Association pour la Mémoire de l’Empire français
Un nouveau Sanders, ça se déguste comme un beaujolais nouveau mais qui ne serait pas frelaté. En l’accompagnant, sujet oblige, d’un solide chili con carne et d’une ample rasade de Jack Daniel’s (...) Un Jumbo-livre, en quelque sorte un “Sanders 547 !”
Pierre Dimech

Revue de l’American Car Club de France
Ce livre mérite de se trouver parmi les plus précieux de notre bibliothèque. C’est l’ouvrage de référence de tous ceux qui sont attachés à la richesse culturelle des USA. Pour ma part, je dirais : c’est l’Amérique que nous aimons.
Claude Dahan

Minute
Disons-le tout net : on aime Sanders et son écriture à la hussarde, on aime le suivre d’un détail instructif à l’autre, d’une épopée à une autre, d’une joke à l’autre. Et on aime l’Amérique qu’il aime, parce que toute américaine, elle est en même temps fidèle à ses racines françaises. Elle sait dire : je me souviens !
Joël Prieur

Aventures de l’histoire
Alain Sanders nous propose un parcours savoureux dans une Amérique méconnue. Loin du pays décrit à longueur de journée par des feuilletons débiles, il existe une Amérique que l’on peut aimer. C’est ce pays profond que l’auteur a rencontré à l’occasion de ses voyages et de ses lectures.

Monde et Vie
Il y a un peu de Kerouac, dans ce livre, ce Breton d’Amérique qui chanta l’errance dans cet immense territoire.
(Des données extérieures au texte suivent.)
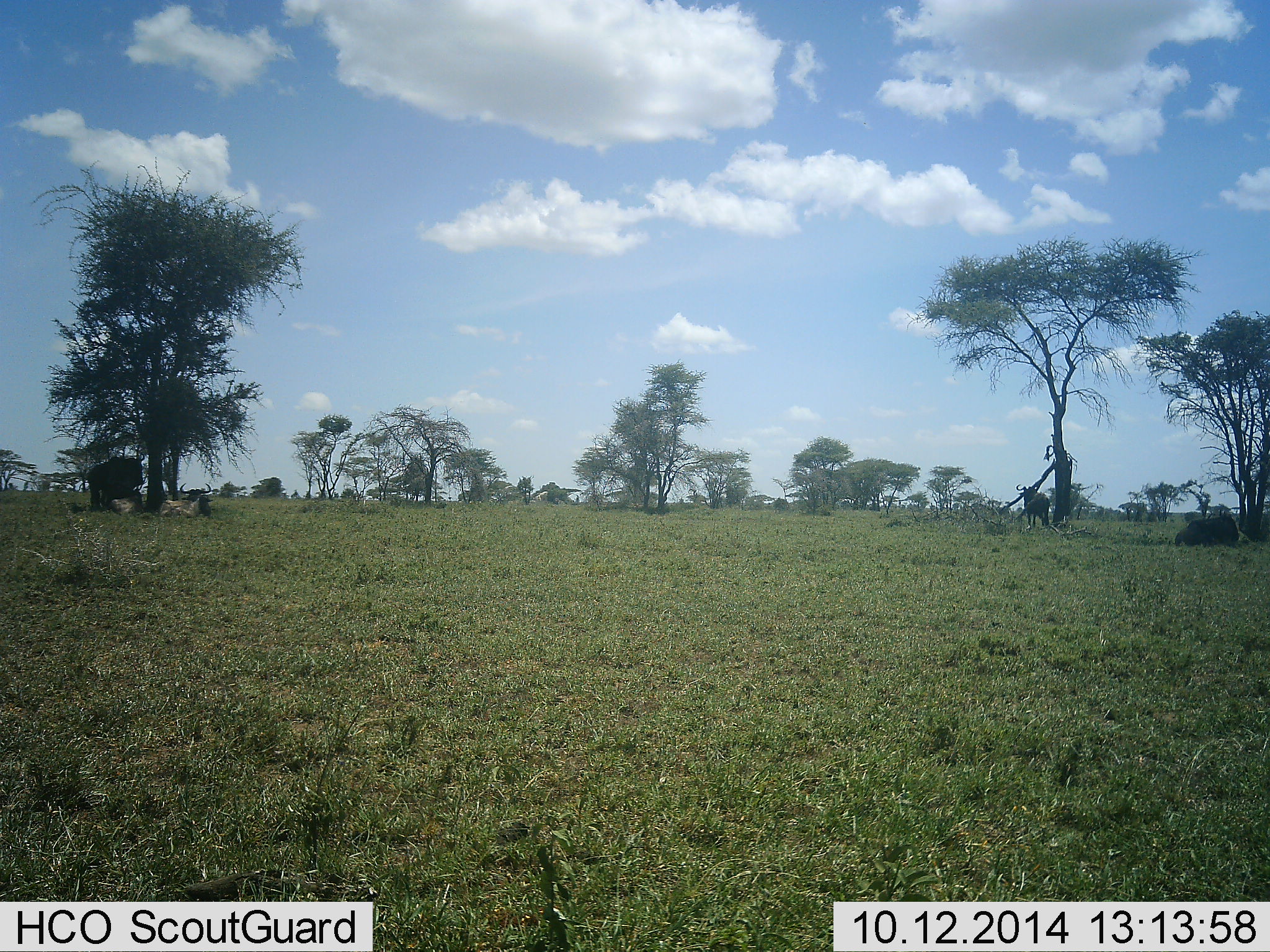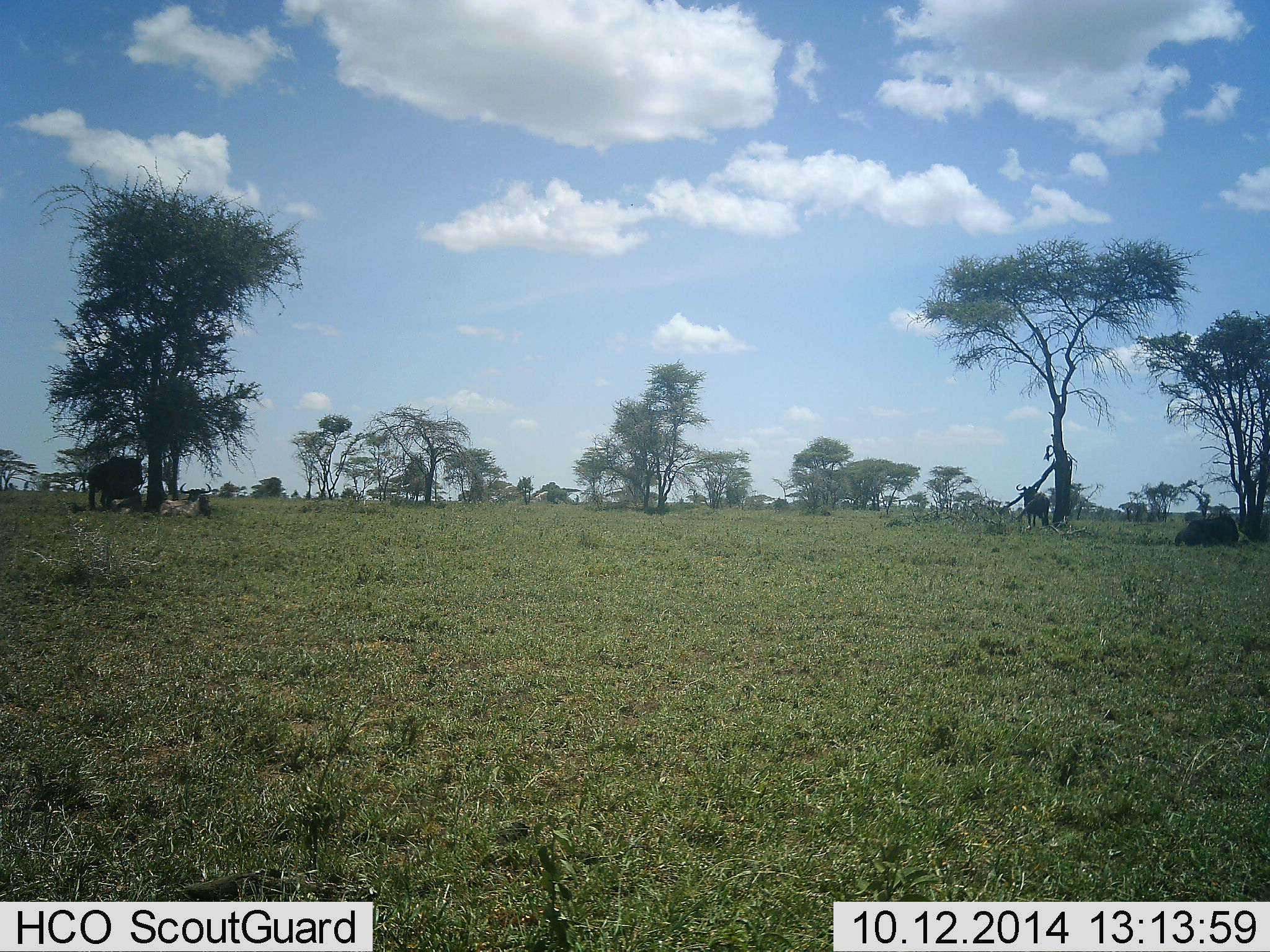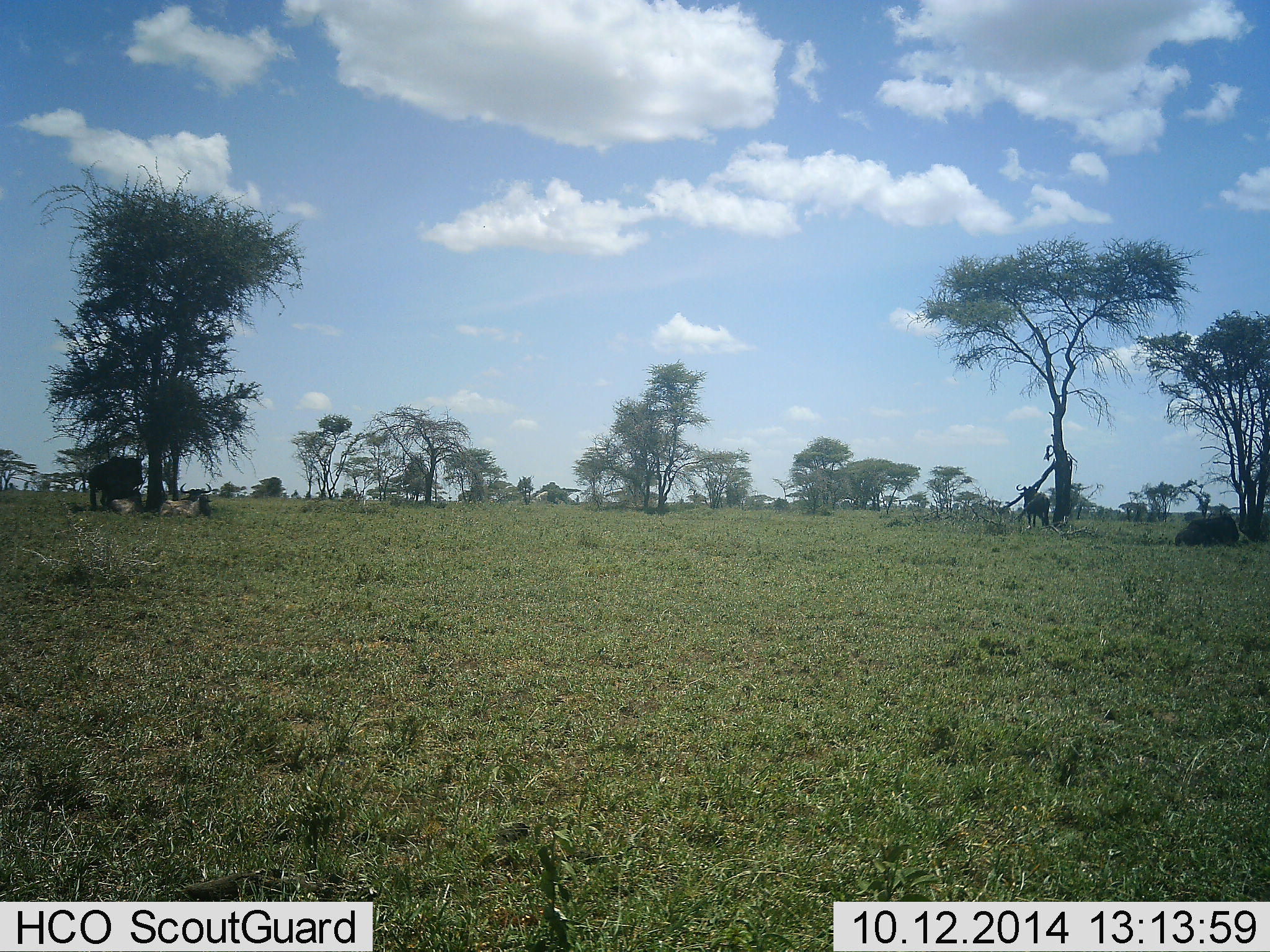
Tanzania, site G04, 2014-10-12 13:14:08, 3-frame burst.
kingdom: Animalia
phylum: Chordata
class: Mammalia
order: Artiodactyla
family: Bovidae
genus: Connochaetes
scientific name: Connochaetes taurinus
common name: blue wildebeest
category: wildebeest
Wildebeest (blue wildebeest) (Connochaetes taurinus), count 5. Behavior (volunteer vote fractions): standing 75%, resting 100%, moving 0%, interacting 0%. Young present (vote fraction): 0%. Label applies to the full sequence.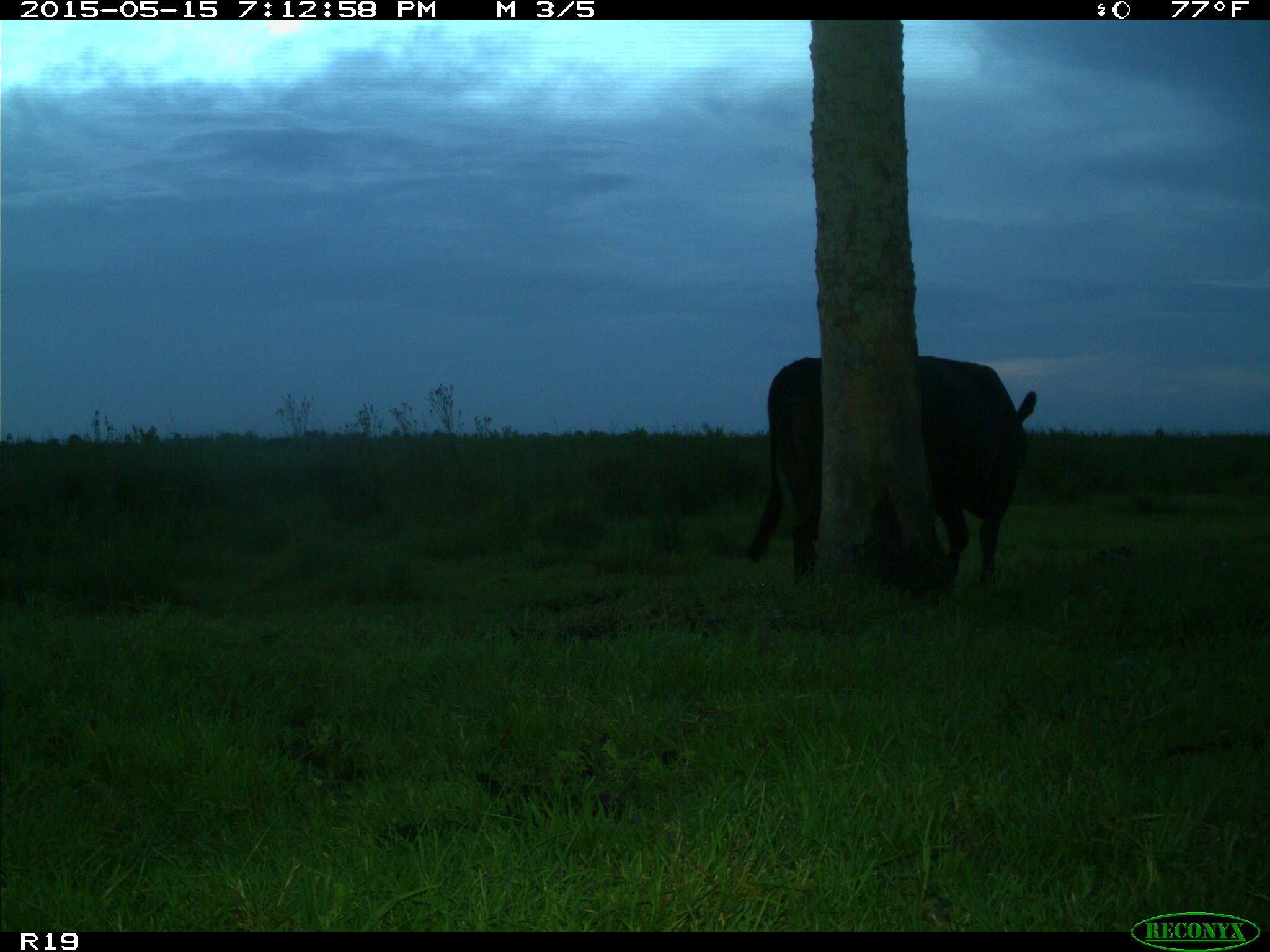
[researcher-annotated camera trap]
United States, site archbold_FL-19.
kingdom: Animalia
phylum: Chordata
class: Mammalia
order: Artiodactyla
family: Bovidae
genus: Bos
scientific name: Bos taurus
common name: domestic cow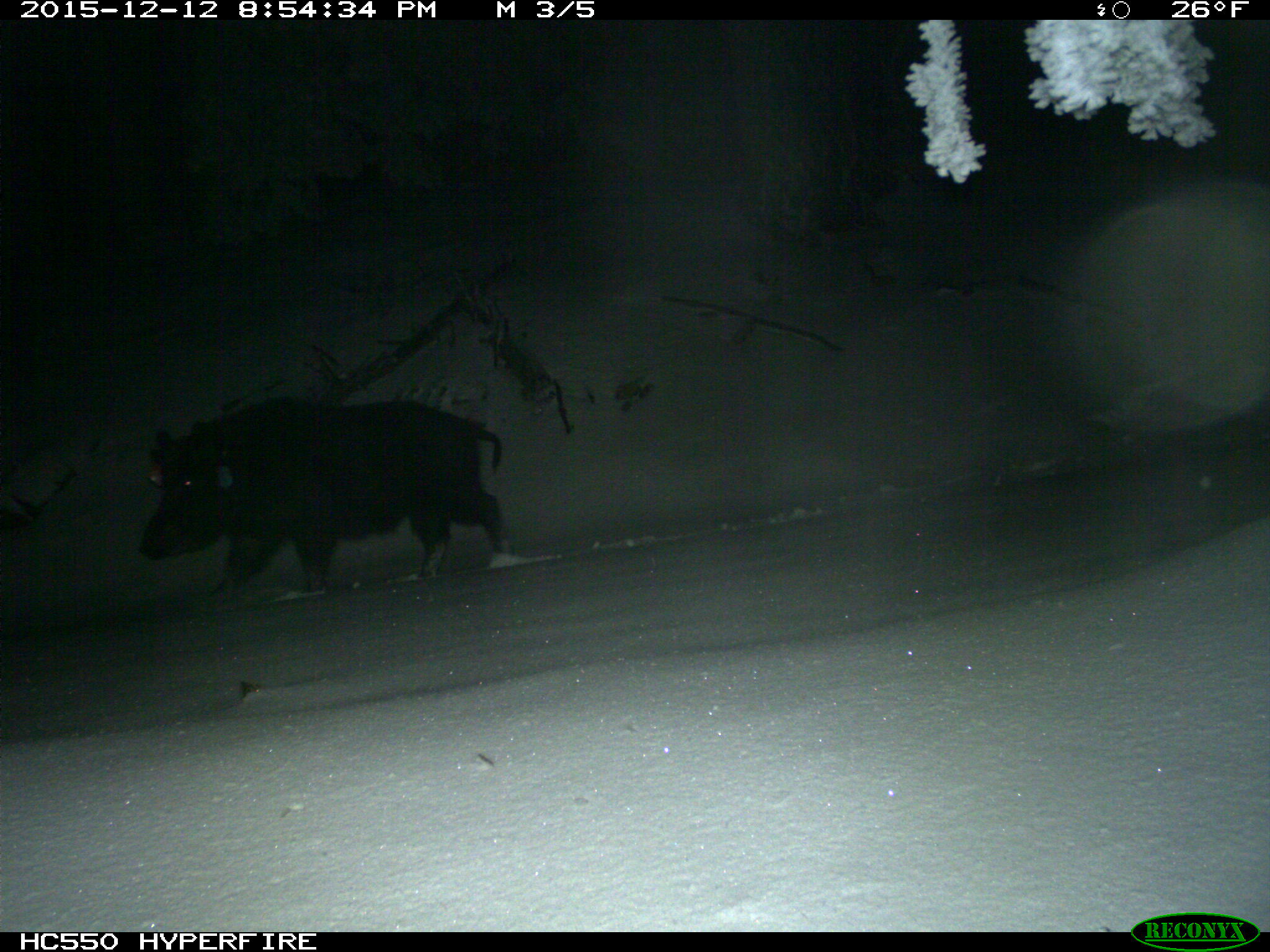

Le parcours d’Alain Sanders est (...) initiatique et l’on aurait tort de ne pas s’y laisser emmener d’autant qu’il y a aussi des leçons à prendre et à apprendre.
Olivier Pichon

Howard H. Leach, ambassadeur des USA en France
Un ensemble de textes d’un véritable ami des États-Unis qui parle si bien de mon pays.

Site de France 2 :
http://cultureetloisirs.france2.fr/livres/actu/13408487-fr.php

Certains n’aiment pas l’Amérique, si son Histoire est écrite par Alain Sanders, alors l’amour naîtra.
Si vous vous plongez dans le dernier livre d’Alain Sanders L’Amérique que j’aime... vous risquez de ne pas le refermer avant la dernière page...
Quand on sait écrire et qu’on le fait avec son cœur, ça ne “peut que le faire” comme on dit aujourd’hui.
Eh bien justement, avec Alain faites un retour en arrière dans l’Histoire américaine qui finalement est aussi la nôtre.